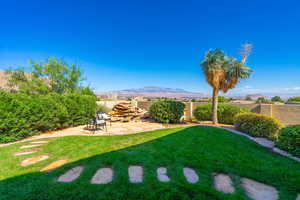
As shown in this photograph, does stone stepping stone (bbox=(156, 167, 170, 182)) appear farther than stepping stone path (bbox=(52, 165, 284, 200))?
Yes

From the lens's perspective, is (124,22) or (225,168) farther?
(124,22)

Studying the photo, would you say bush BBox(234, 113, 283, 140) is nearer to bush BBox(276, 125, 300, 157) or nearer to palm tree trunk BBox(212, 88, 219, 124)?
bush BBox(276, 125, 300, 157)

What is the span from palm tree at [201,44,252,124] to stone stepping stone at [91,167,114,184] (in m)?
7.67

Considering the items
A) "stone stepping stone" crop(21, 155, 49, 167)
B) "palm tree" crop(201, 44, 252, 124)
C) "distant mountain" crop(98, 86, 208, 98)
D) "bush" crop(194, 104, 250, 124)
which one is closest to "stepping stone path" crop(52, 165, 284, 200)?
"stone stepping stone" crop(21, 155, 49, 167)

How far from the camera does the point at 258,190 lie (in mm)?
2107

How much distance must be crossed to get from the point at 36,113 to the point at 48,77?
215 inches

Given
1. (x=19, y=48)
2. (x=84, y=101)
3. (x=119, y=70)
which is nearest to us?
(x=84, y=101)

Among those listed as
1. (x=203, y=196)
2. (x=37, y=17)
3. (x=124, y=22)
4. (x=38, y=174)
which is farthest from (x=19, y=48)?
(x=203, y=196)

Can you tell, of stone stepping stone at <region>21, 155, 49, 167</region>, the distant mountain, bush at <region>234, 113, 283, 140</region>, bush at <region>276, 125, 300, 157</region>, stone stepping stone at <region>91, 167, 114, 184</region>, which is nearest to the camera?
stone stepping stone at <region>91, 167, 114, 184</region>

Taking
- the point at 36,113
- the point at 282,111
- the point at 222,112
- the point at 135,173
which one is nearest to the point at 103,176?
the point at 135,173

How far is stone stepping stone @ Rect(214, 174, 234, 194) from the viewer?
2045mm

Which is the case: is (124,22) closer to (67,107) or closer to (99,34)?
(99,34)

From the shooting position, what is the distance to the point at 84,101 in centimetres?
764

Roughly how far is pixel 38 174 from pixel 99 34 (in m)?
12.9
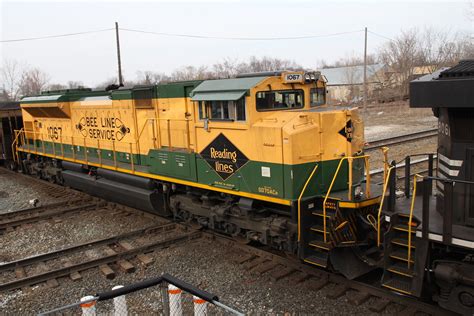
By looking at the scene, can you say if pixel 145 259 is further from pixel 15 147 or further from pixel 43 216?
pixel 15 147

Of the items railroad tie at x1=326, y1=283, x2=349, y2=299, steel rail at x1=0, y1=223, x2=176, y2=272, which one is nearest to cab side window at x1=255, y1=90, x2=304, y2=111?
railroad tie at x1=326, y1=283, x2=349, y2=299

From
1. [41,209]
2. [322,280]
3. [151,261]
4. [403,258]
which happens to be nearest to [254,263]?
[322,280]

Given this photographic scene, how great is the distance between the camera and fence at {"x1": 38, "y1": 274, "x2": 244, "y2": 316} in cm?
391

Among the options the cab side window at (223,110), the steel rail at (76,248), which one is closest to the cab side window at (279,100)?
the cab side window at (223,110)

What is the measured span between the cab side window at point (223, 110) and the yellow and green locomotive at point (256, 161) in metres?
0.02

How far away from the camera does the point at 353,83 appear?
183 feet

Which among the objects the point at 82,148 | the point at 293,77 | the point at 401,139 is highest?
the point at 293,77

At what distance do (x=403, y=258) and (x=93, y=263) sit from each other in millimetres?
5683

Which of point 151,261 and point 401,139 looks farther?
point 401,139

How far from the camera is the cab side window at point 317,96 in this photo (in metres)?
8.07

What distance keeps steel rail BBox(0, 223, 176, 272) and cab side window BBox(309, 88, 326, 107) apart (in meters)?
4.47

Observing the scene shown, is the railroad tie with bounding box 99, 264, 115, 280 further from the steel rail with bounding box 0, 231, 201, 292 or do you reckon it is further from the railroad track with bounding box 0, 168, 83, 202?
the railroad track with bounding box 0, 168, 83, 202

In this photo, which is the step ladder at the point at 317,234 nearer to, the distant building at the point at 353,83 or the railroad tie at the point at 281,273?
the railroad tie at the point at 281,273

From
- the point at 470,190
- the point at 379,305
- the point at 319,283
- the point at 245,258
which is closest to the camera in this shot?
the point at 470,190
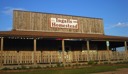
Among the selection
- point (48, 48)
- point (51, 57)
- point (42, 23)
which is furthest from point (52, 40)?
point (51, 57)

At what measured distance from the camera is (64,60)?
23.5 m

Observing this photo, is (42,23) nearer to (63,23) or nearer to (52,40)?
(52,40)

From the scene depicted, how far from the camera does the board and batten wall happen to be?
26.0 m

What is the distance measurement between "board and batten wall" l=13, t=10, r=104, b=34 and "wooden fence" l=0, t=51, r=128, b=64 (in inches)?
174

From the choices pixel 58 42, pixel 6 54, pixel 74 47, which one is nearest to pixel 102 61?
pixel 74 47

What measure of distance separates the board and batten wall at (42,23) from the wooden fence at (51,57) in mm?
4411

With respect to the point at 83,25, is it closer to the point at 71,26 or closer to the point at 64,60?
the point at 71,26

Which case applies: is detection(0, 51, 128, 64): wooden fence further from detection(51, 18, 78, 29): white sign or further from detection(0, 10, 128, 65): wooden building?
detection(51, 18, 78, 29): white sign

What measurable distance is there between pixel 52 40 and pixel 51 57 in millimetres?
3781

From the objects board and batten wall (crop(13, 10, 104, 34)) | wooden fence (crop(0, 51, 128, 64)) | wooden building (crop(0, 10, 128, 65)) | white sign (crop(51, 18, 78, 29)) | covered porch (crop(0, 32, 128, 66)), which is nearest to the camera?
wooden fence (crop(0, 51, 128, 64))

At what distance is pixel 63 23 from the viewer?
93.7ft

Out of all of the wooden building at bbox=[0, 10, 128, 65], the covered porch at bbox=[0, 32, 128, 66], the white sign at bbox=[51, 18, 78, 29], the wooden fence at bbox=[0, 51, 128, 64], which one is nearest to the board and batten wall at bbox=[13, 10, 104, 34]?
the wooden building at bbox=[0, 10, 128, 65]

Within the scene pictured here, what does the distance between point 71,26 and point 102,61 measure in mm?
5901

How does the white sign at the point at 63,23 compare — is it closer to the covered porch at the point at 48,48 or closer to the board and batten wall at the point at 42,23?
the board and batten wall at the point at 42,23
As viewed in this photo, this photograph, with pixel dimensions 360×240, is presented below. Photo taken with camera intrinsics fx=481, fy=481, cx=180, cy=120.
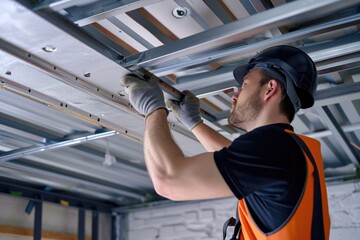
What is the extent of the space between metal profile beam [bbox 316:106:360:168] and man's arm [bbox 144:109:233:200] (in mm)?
1107

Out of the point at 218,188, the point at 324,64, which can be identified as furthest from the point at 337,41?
the point at 218,188

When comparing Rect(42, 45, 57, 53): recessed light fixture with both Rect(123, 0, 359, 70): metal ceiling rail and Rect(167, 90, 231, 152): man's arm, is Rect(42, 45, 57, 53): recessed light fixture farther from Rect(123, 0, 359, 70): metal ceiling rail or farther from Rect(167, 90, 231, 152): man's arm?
Rect(167, 90, 231, 152): man's arm

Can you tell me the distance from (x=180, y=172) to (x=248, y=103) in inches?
16.0

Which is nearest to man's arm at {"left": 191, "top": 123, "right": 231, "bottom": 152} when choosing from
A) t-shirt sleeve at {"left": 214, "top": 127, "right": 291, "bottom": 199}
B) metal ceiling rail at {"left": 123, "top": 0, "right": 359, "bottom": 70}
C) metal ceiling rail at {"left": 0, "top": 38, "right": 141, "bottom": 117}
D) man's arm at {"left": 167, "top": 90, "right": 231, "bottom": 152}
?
man's arm at {"left": 167, "top": 90, "right": 231, "bottom": 152}

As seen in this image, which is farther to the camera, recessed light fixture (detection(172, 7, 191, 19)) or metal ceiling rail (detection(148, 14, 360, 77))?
recessed light fixture (detection(172, 7, 191, 19))

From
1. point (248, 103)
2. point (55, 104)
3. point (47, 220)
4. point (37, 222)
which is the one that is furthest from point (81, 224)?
point (248, 103)

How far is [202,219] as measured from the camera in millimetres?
3689

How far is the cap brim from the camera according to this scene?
1.77 m

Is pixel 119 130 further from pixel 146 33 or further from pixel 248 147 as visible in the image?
pixel 248 147

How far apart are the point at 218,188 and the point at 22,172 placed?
2083 mm

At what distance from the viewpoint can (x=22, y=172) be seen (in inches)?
123

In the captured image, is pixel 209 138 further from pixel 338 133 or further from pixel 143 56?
pixel 338 133

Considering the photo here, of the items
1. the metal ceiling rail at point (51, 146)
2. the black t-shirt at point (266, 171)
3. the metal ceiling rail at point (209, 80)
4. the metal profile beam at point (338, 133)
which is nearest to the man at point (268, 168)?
the black t-shirt at point (266, 171)

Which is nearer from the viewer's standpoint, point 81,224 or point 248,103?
point 248,103
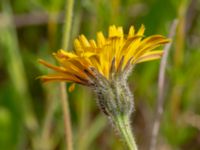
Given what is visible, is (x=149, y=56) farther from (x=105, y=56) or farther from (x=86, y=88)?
(x=86, y=88)

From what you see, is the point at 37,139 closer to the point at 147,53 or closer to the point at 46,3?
the point at 46,3

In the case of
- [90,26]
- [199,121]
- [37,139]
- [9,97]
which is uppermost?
[90,26]

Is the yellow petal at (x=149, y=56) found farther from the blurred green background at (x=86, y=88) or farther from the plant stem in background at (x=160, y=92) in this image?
the blurred green background at (x=86, y=88)

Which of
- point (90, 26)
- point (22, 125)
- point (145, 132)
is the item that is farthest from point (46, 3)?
point (145, 132)

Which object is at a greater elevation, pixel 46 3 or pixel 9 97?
pixel 46 3

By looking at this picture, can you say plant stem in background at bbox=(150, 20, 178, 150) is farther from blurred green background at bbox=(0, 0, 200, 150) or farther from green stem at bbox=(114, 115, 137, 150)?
green stem at bbox=(114, 115, 137, 150)

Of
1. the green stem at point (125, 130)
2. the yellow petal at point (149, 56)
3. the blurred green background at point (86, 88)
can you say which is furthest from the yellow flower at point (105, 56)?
the blurred green background at point (86, 88)

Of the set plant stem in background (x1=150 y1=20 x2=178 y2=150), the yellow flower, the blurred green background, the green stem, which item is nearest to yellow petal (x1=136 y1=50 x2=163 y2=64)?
the yellow flower

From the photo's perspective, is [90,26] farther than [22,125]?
Yes
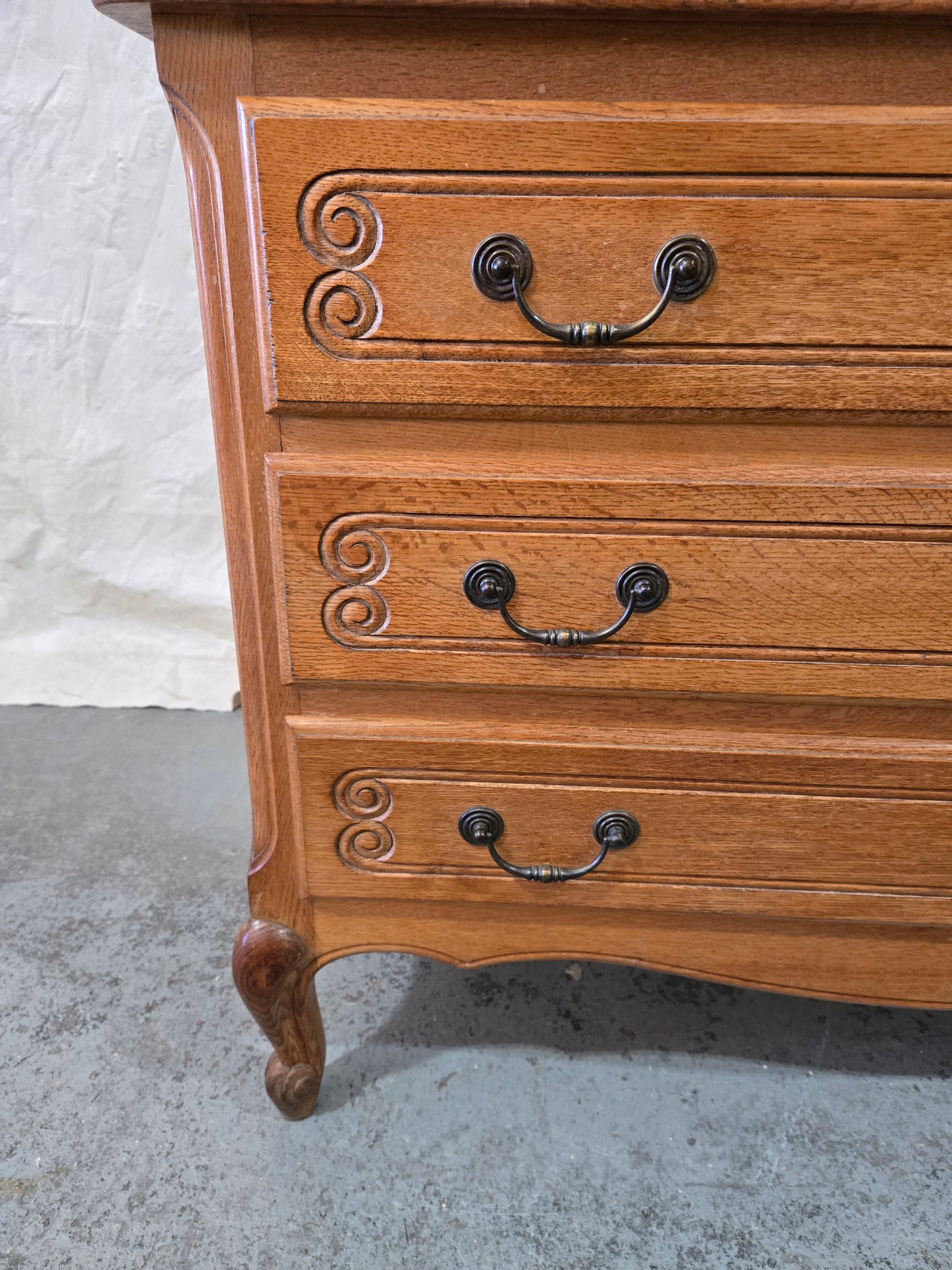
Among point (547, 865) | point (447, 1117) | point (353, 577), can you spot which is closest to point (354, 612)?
point (353, 577)

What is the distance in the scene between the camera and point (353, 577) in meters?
0.59

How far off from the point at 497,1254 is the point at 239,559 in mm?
633

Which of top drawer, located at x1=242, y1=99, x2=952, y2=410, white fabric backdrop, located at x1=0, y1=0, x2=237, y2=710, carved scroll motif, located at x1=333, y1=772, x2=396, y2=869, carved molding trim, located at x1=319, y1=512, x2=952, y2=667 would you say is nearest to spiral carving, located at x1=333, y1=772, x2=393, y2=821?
carved scroll motif, located at x1=333, y1=772, x2=396, y2=869

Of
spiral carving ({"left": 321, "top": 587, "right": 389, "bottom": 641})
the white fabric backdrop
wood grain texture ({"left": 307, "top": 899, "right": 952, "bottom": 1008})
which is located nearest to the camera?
spiral carving ({"left": 321, "top": 587, "right": 389, "bottom": 641})

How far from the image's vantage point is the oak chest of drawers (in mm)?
488

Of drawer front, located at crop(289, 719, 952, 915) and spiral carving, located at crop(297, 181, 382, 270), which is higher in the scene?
spiral carving, located at crop(297, 181, 382, 270)

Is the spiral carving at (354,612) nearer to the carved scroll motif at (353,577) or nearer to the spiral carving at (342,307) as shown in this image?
the carved scroll motif at (353,577)

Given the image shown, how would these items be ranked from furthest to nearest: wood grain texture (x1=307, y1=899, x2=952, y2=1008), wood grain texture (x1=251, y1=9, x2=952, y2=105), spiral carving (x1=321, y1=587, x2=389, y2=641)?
wood grain texture (x1=307, y1=899, x2=952, y2=1008)
spiral carving (x1=321, y1=587, x2=389, y2=641)
wood grain texture (x1=251, y1=9, x2=952, y2=105)

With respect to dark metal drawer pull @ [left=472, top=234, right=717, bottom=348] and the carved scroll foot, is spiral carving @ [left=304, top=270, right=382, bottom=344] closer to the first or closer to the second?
dark metal drawer pull @ [left=472, top=234, right=717, bottom=348]

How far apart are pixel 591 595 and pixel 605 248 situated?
8.9 inches

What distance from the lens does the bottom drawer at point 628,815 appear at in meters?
0.63

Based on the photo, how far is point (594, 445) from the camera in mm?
559

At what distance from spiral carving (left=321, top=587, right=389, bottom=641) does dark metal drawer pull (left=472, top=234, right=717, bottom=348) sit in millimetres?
218

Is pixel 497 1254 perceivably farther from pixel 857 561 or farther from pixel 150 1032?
pixel 857 561
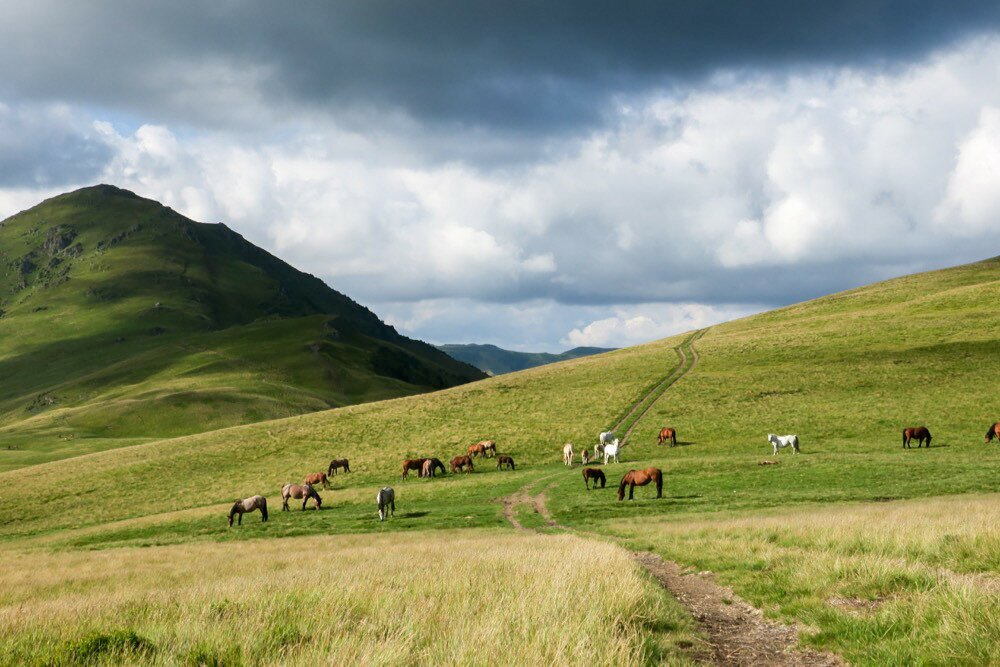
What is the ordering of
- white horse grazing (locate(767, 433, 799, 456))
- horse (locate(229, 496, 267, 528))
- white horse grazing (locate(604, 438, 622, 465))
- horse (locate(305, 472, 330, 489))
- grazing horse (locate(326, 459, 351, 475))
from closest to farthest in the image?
horse (locate(229, 496, 267, 528)) < white horse grazing (locate(767, 433, 799, 456)) < white horse grazing (locate(604, 438, 622, 465)) < horse (locate(305, 472, 330, 489)) < grazing horse (locate(326, 459, 351, 475))

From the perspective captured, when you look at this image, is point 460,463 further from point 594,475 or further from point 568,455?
point 594,475

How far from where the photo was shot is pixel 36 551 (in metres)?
32.6

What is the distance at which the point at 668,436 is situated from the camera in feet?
161

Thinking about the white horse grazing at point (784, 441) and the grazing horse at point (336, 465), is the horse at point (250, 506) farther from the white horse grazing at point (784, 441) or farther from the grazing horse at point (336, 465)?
the white horse grazing at point (784, 441)

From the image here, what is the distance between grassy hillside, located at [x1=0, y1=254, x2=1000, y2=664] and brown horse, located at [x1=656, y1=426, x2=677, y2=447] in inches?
52.0

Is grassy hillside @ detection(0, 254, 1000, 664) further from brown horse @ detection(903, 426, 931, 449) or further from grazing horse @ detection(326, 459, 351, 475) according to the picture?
grazing horse @ detection(326, 459, 351, 475)

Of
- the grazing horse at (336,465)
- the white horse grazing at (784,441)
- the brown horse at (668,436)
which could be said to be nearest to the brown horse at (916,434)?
the white horse grazing at (784,441)

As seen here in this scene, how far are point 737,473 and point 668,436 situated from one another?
11649 millimetres

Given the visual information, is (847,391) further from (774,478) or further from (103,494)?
(103,494)

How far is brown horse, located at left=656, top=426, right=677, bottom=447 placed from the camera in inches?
1919

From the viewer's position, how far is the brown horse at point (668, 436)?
48737mm

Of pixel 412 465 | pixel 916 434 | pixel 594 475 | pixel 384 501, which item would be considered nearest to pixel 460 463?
pixel 412 465

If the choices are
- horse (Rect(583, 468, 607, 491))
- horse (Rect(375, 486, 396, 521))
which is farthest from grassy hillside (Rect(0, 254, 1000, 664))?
horse (Rect(375, 486, 396, 521))

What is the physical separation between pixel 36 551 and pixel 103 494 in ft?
65.8
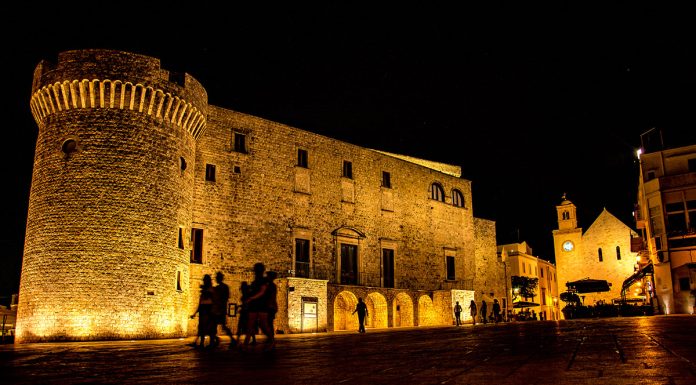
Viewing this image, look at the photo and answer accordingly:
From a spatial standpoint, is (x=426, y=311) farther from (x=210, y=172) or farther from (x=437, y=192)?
(x=210, y=172)

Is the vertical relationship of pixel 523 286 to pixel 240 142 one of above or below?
below

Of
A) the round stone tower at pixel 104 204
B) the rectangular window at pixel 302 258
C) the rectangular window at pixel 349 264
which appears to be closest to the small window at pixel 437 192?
the rectangular window at pixel 349 264

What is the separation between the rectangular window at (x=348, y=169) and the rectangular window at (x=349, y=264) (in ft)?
12.2

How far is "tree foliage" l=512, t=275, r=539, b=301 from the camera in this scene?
54.7m

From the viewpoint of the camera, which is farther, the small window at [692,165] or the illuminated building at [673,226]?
the small window at [692,165]

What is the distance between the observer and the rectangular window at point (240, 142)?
26.6 metres

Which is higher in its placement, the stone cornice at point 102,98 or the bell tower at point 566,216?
the bell tower at point 566,216

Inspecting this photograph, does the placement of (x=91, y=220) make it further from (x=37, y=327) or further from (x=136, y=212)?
(x=37, y=327)

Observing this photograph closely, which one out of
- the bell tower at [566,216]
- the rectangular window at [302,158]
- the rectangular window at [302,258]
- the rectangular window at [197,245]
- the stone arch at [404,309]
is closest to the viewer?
the rectangular window at [197,245]

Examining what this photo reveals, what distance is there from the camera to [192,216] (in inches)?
958

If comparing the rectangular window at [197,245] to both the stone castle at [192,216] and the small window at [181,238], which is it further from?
the small window at [181,238]

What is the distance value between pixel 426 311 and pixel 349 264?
6.12 metres

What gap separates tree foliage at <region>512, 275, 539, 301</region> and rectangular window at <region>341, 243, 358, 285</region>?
94.3 feet

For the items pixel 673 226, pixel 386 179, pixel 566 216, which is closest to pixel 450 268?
pixel 386 179
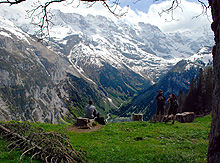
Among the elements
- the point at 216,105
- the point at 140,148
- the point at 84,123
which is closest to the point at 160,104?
the point at 84,123

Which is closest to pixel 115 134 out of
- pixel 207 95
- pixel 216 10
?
pixel 216 10

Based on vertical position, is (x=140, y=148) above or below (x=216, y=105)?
below

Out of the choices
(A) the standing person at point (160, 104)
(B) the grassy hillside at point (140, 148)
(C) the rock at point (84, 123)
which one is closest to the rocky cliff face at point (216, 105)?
(B) the grassy hillside at point (140, 148)

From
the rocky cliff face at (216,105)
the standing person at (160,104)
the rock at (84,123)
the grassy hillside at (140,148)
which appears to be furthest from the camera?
the standing person at (160,104)

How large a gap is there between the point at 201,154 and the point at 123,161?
476 centimetres

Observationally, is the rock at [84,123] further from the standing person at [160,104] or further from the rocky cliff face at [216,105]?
the rocky cliff face at [216,105]

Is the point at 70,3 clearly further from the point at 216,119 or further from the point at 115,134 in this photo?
the point at 115,134

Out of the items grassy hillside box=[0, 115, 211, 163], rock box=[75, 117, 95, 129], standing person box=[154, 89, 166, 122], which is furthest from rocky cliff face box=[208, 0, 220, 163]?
standing person box=[154, 89, 166, 122]

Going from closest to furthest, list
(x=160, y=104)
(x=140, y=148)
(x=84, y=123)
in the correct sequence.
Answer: (x=140, y=148)
(x=84, y=123)
(x=160, y=104)

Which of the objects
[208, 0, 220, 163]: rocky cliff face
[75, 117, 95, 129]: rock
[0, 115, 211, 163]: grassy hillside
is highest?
[208, 0, 220, 163]: rocky cliff face

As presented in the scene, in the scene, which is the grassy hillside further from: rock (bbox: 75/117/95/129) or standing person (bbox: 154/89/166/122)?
standing person (bbox: 154/89/166/122)

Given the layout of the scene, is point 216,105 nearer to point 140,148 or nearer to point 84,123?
point 140,148

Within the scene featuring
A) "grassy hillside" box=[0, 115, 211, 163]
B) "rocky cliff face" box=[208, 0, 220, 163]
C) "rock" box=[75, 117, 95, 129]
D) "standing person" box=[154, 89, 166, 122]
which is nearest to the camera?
"rocky cliff face" box=[208, 0, 220, 163]

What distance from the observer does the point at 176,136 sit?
1656 cm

### WRITTEN EXERCISE:
Write out exactly the lines starting with the one that holds "As presented in" and running through the last line above.

### EXERCISE ANSWER:
As presented in the scene, in the scene, which is the grassy hillside further from: rock (bbox: 75/117/95/129) or standing person (bbox: 154/89/166/122)?
standing person (bbox: 154/89/166/122)

Given the layout of the scene, is point 216,105 nearer to point 140,148 or nearer to point 84,123?
point 140,148

Within the scene featuring
A) "grassy hillside" box=[0, 115, 211, 163]
B) "rocky cliff face" box=[208, 0, 220, 163]
C) "rock" box=[75, 117, 95, 129]
D) "standing person" box=[154, 89, 166, 122]
which is nearest to the camera?
"rocky cliff face" box=[208, 0, 220, 163]

What distance from the observer does the point at 176,136 sit?
1656 cm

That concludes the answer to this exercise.